BRUXELLES

Infor Jeunes Laeken appelle les écoles bruxelloises à s’engager vers plus de mixité sociale

Infor Jeunes Laeken appelle les écoles bruxelloises à s’engager vers plus de mixité sociale

Photo d’illustration (archive) BELGA

L’association Infor Jeunes Laeken a fait signer vendredi matin au directeur du collège Saint-Michel à Etterbeek une charte sur l’application de la mixité sociale à l’école.

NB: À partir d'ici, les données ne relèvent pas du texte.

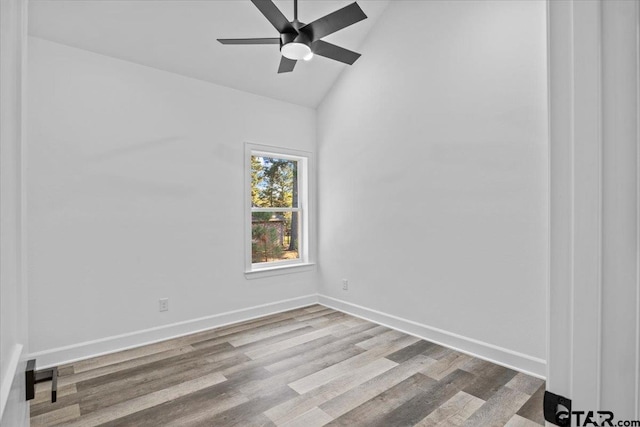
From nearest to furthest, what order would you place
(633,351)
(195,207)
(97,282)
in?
1. (633,351)
2. (97,282)
3. (195,207)

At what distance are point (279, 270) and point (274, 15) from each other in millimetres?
2850

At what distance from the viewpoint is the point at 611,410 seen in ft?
1.49

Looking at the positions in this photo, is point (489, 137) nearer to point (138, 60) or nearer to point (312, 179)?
point (312, 179)

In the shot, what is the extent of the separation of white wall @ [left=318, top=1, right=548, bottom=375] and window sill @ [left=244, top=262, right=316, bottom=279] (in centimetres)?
47

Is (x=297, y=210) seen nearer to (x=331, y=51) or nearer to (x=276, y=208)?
(x=276, y=208)

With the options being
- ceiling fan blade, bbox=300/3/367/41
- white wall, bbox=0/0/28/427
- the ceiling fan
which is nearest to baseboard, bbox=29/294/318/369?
white wall, bbox=0/0/28/427

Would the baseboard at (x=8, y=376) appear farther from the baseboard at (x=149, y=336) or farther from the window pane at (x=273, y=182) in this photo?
the window pane at (x=273, y=182)

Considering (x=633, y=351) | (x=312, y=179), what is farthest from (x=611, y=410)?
(x=312, y=179)

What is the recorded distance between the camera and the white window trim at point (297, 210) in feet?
12.9

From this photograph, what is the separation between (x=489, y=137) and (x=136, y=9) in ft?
10.3

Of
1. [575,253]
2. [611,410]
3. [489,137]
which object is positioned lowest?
[611,410]

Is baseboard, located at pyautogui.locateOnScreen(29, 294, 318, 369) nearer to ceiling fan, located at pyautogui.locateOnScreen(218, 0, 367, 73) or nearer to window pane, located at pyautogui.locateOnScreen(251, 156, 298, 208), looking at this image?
window pane, located at pyautogui.locateOnScreen(251, 156, 298, 208)

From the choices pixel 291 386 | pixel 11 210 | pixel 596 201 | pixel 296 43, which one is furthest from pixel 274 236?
pixel 596 201

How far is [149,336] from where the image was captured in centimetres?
323
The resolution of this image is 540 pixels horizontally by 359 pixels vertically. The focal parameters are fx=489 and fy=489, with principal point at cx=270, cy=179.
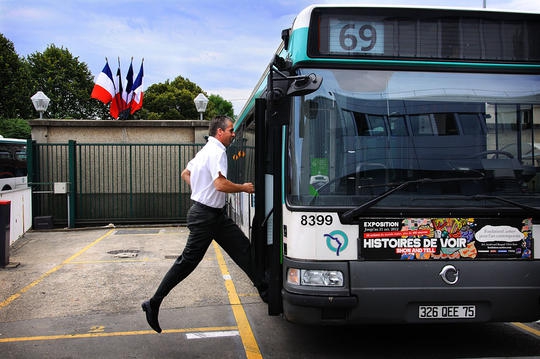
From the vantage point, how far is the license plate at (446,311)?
143 inches

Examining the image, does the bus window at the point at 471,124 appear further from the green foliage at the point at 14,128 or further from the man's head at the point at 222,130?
the green foliage at the point at 14,128

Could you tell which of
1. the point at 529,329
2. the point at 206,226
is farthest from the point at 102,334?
the point at 529,329

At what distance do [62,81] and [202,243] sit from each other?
4097 cm

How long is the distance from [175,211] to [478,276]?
11.1 meters

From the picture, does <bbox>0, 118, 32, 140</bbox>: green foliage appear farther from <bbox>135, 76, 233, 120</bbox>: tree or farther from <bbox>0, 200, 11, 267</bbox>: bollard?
<bbox>0, 200, 11, 267</bbox>: bollard

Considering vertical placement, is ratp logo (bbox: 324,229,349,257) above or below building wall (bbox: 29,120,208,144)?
below

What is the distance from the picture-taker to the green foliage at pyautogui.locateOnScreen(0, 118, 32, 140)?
107 feet

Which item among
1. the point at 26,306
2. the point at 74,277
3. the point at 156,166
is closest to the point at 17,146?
the point at 156,166

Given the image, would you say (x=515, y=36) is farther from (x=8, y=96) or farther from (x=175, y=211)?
(x=8, y=96)

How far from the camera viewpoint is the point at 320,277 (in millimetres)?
3588

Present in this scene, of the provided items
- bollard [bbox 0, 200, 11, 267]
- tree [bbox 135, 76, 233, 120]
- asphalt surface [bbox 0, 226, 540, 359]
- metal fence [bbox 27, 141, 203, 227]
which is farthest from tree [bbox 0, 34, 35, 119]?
asphalt surface [bbox 0, 226, 540, 359]

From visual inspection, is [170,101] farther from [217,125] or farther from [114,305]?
[217,125]

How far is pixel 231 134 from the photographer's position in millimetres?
4695

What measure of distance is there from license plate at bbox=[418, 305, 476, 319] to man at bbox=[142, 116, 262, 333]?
1.49 metres
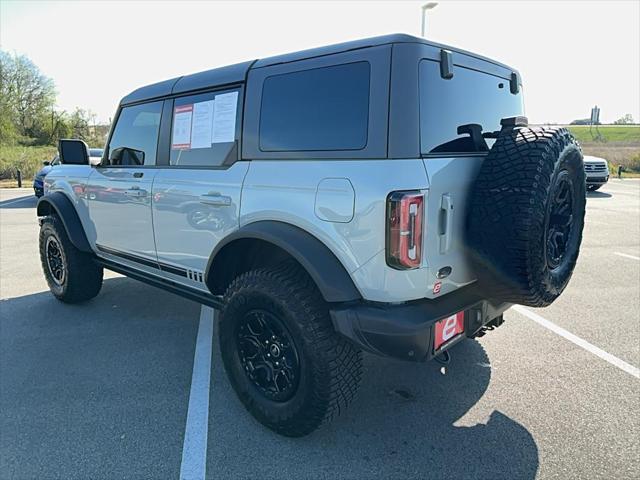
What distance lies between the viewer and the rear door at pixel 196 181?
9.61ft

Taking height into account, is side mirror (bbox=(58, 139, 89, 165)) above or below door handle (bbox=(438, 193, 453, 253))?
above

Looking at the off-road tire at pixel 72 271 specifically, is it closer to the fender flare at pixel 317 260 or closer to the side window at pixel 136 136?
the side window at pixel 136 136

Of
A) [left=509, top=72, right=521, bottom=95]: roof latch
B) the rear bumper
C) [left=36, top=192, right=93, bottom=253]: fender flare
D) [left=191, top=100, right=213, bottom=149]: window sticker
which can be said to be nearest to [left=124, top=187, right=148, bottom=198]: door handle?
[left=191, top=100, right=213, bottom=149]: window sticker

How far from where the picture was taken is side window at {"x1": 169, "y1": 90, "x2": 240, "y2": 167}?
300 centimetres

Jeudi soir, des autocollants portant le message «La mixité sociale s’arrête ici!» ont été affichés à l’entrée des «écoles de riches», qui s’opposent aux «ghettos de pauvres», selon un classement effectué par rapport aux catégories de financement. Infor Jeunes Laeken constate que dans les «écoles médianes», la mixité à l’entrée en secondaire imposée par le décret inscription se résorbe au fil du cursus.

Un couple issu d’un milieu défavorisé a rencontré le directeur général du collège Saint-Michel pour inscrire son enfant. Un comédien et une comédienne du Magic Land Théâtre se sont habillés en haillons pour théâtraliser la scène. Une quinzaine de membres de l’association, également costumés, étaient présents à leurs côtés.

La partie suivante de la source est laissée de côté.